Austrian Ambassador to Cape Verde
- In office August 2013 – 2017
- Preceded by: Bernhard Wrabetz
- Succeeded by: Christoph Meran

Permanent Representative of Austria to the United Nations in Vienna
- In office 24 July 2001 – 1 July 2008
- Preceded by: Ferdinand Mayrhofer-Grünbühel
- Succeeded by: Helmut Böck

UN Assistant Secretary-General for Policy Coordination and Inter-Agency Affairs
- In office 8 February 2008 – 30 June 2013
- UN Secretary-General: Ban Ki-moon;
- Preceded by: Patrizio Civili
- Succeeded by: Thomas Gass

Personal details
- Spouse: Vanda Stelzer Sequeira
- Children: 5
- Alma mater: Vienna University Stanford University Johns Hopkins University

= Thomas Stelzer (diplomat) =

Austrian diplomat

Thomas Stelzer (born June 19, 1955) is an Austrian diplomat, who served as the Dean and Executive Secretary of the International Anti-Corruption Academy (IACA) until March 2024.

==Education==
Stelzer holds a doctorate in law from Vienna University, a master of arts in Latin American studies from Stanford University, and a diploma in international relations from the Johns Hopkins University, School of Advanced International Studies, Bologna Center.

==Diplomatic career==
Stelzer served in a variety of diplomatic and international positions.

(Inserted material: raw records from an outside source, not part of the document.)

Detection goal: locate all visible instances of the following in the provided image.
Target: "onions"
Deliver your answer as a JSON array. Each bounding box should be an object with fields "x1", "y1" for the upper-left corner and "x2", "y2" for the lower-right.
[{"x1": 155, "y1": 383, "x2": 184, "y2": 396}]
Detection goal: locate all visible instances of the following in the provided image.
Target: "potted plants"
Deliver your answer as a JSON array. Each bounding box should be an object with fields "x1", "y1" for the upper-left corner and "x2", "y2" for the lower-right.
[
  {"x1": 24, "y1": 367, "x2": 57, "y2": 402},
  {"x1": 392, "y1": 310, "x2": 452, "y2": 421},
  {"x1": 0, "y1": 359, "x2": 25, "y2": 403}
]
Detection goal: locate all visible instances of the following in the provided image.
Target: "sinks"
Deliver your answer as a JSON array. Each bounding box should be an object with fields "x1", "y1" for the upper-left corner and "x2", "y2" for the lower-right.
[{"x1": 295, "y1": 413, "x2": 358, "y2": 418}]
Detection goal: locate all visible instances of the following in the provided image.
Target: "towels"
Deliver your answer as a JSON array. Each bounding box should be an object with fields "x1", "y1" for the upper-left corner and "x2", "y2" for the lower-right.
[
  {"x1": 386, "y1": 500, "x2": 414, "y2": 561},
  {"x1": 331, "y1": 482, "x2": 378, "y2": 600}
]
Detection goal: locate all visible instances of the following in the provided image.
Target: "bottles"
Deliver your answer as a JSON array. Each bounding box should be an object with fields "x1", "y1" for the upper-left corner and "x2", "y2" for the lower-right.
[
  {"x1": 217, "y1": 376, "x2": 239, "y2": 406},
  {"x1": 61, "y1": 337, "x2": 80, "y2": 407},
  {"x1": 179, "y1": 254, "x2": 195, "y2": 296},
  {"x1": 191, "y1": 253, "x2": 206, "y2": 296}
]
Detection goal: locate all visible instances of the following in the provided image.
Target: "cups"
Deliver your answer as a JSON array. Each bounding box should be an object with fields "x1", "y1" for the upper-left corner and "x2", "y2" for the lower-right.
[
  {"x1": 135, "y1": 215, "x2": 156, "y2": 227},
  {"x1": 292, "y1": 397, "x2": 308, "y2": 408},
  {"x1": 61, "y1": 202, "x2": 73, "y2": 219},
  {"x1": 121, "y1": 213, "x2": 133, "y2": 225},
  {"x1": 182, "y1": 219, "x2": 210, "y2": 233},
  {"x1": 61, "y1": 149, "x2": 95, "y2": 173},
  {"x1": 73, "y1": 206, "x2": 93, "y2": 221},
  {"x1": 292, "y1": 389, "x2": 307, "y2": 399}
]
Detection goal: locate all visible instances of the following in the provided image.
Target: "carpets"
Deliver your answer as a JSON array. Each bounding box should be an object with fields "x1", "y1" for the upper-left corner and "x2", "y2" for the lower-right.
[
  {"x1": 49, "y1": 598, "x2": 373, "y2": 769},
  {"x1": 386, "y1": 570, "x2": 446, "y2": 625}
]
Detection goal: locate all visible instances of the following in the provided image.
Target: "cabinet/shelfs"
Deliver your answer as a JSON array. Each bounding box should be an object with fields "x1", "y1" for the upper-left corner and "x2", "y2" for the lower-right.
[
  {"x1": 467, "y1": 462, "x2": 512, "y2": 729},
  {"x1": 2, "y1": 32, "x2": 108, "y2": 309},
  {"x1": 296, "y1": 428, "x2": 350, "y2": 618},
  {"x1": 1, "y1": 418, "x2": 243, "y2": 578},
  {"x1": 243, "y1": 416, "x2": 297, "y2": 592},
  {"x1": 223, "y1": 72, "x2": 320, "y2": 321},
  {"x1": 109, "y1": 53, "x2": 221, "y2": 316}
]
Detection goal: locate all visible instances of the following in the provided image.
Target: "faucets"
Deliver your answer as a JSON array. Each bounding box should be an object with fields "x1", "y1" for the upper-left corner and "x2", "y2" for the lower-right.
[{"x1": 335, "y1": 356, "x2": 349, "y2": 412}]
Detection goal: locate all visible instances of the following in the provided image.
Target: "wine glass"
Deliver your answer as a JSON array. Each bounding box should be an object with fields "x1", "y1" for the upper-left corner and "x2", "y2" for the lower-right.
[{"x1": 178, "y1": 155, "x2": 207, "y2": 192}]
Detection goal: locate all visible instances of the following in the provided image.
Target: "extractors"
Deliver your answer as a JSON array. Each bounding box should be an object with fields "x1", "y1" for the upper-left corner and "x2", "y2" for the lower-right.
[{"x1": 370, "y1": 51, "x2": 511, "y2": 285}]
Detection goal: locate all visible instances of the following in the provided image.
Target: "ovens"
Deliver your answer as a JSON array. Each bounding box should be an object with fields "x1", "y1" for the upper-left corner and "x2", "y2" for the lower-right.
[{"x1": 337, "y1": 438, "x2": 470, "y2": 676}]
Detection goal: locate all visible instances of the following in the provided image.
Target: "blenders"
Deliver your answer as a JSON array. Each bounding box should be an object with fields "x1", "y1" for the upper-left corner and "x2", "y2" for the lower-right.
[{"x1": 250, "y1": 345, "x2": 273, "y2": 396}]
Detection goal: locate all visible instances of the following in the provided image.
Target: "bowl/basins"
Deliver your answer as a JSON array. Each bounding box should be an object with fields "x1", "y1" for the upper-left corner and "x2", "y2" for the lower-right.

Minister-Counsellor at the Permanent Mission of Austria to the United Nations in New York; Delegate to the Committee for Disarmament and International Security (First Committee) of the General Assembly;Austrian Representative to the governing bodies of the United Nations Development Programme (UNDP), the United Nations Children’s Fund (UNICEF) and the United Nations Population Fund (UNFPA);

Deputy Director of the Austrian Cultural Institute in New York;

Special Assistant to the Executive Secretary of the CTBTO (Comprehensive Nuclear Test-Ban Treaty) Preparatory Commission;

Permanent Representative of Austria to the United Nations (Vienna), United Nations Industrial Development Organization (UNIDO), International Atomic Energy Agency (IAEA), and the Comprehensive Nuclear-Test-Ban Treaty Organization (CTBTO) Preparatory Commission;

Facilitator and Chair of the Vienna Terrorism Symposiums;

Negotiator of the United Nations Convention against Corruption UNCAC;

Chair of the CTBTO Preparatory Commission;

President of the UNIDO Industrial Development Board.

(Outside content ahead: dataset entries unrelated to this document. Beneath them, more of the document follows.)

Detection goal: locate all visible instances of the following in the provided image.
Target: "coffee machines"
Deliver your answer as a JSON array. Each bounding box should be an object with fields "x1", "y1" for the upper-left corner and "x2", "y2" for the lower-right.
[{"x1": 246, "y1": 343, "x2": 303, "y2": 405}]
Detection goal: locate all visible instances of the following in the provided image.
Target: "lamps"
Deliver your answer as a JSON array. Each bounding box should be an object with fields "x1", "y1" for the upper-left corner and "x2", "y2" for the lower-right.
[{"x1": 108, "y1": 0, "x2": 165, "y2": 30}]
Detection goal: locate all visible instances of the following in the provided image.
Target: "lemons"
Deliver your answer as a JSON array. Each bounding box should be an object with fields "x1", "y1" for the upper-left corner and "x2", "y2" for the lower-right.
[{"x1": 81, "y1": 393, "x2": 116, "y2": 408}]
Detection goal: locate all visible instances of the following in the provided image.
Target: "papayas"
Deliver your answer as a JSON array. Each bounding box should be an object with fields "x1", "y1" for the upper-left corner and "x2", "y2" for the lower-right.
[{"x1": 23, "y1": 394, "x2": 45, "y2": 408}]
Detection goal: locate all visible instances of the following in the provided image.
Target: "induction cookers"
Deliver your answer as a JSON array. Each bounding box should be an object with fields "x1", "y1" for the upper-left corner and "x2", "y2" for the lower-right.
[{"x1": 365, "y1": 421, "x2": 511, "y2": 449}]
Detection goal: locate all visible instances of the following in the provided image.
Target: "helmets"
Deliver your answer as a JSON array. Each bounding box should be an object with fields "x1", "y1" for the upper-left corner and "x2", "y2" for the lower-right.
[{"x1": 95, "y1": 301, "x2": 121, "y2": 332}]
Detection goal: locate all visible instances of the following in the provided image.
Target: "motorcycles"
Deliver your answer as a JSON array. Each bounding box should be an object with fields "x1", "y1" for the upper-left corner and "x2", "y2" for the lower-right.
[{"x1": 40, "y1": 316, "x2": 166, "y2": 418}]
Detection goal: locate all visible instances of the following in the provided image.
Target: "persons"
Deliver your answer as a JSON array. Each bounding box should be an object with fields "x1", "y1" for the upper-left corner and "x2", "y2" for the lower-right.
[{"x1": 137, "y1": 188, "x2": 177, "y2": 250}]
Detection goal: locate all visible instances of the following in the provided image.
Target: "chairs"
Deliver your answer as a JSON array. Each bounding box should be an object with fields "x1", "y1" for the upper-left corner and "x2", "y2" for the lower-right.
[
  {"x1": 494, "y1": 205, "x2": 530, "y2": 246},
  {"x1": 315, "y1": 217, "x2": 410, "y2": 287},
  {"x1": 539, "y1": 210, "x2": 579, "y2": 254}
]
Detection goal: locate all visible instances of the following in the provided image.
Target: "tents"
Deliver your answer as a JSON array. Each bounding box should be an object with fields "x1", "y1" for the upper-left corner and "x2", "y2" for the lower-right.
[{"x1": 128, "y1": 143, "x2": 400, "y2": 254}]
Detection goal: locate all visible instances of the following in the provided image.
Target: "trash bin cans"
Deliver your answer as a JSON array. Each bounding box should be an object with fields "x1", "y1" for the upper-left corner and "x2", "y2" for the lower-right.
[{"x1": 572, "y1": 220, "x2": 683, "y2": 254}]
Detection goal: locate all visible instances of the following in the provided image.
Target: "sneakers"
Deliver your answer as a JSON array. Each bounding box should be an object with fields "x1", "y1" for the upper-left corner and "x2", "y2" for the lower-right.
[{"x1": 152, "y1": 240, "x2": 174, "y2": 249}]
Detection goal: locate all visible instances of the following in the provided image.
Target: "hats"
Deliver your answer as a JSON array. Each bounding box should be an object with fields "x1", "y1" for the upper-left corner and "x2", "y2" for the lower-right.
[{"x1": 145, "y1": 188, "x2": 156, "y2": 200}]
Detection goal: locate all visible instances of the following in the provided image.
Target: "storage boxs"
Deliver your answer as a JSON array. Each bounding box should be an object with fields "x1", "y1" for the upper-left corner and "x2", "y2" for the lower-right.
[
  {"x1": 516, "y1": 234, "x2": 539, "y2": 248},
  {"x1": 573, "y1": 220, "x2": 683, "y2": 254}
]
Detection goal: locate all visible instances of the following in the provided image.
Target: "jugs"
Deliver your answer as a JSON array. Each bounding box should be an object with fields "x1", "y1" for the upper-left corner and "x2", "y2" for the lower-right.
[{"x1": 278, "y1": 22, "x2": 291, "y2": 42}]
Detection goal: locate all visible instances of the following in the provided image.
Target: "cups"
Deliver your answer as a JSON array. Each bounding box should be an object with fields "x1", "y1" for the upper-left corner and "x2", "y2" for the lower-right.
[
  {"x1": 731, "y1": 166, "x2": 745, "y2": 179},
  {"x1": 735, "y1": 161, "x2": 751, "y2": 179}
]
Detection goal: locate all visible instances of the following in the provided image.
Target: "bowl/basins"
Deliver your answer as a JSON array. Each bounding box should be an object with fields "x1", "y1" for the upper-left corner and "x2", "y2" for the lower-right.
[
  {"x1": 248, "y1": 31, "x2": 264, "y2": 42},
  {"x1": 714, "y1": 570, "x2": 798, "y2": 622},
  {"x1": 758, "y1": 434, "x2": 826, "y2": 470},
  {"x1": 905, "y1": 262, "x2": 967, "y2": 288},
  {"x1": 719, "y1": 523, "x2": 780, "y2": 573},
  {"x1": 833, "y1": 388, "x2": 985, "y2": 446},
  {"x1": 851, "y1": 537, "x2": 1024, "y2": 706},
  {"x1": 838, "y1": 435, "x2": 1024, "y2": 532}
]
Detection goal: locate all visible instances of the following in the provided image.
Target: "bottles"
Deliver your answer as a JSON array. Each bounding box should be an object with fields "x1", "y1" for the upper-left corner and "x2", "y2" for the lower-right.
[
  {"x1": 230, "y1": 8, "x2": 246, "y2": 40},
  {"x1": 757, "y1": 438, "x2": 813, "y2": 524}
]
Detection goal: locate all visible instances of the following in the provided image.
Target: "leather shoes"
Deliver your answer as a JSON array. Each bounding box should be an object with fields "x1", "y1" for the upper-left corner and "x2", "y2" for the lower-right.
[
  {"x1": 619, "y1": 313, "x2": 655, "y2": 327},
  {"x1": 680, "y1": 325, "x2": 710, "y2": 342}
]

Vice-Chair of the Second Conference of States Parties of the United Nations Convention against Corruption;

From March 2008 to June 2013 he served as United Nations Assistant Secretary-General for Policy Coordination and Inter-Agency Affairs, Department of Economic and Social Affairs. He was appointed to this position by UN Secretary-General Ban Ki-moon in February 2008.

Ambassador to Portugal and Cabo Verde;

Dean and Executive Secretary of the International Anti-Corruption Academy IACA

==Family life==
Stelzer is married to Portuguese fellow diplomat Vanda Stelzer Sequeira, with whom he has three children.

==Decorations and awards==
Stelzer has received the Decoration of Honour for Services to the Republic of Austria.